- Quatro entidades do setor financeiro (ABBC, Acrefi, Febraban e Zetta) divulgaram nota defendendo a atuação do Banco Central no caso da liquidação do Banco Master, destacando a independência técnica do regulador.
- O texto ressalta que manter a supervisão prudencial estável depende de um regulador técnico autônomo, e alerta para os riscos de revisar decisões técnicas por outros órgãos, o que poderia gerar instabilidade regulatória.
- As associações representam mais de 100 instituições, correspondentes a cerca de 90% do setor financeiro e a 98% dos ativos do sistema. Anbima também apoiou a autonomia do BC.
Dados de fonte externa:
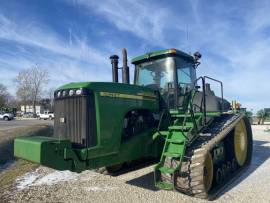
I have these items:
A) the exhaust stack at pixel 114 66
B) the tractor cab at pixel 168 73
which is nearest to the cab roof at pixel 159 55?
the tractor cab at pixel 168 73

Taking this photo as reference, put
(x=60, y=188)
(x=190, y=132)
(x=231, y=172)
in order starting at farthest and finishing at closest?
(x=231, y=172) → (x=60, y=188) → (x=190, y=132)

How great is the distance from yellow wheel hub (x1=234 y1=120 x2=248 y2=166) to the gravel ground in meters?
0.40

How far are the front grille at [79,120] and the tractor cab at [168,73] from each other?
2.15m

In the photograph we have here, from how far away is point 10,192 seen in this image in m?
6.16

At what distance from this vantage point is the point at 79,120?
5289 millimetres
- No mesmo dia, o ministro Dias Toffoli manteve a acareação no inquérito sobre irregularidades envolvendo o Master, marcada para o dia 30, entre Ailton de Aquino Santos (BC), Daniel Vorcaro (controlador do Master) e Paulo Henrique Costa (ex-presidente do BRB).
- A acareação visa confrontar versões sobre a atuação do BC e indicícios de fraude na venda do Master ao BRB; o processo tramita sob sigilo no Supremo Tribunal Federal.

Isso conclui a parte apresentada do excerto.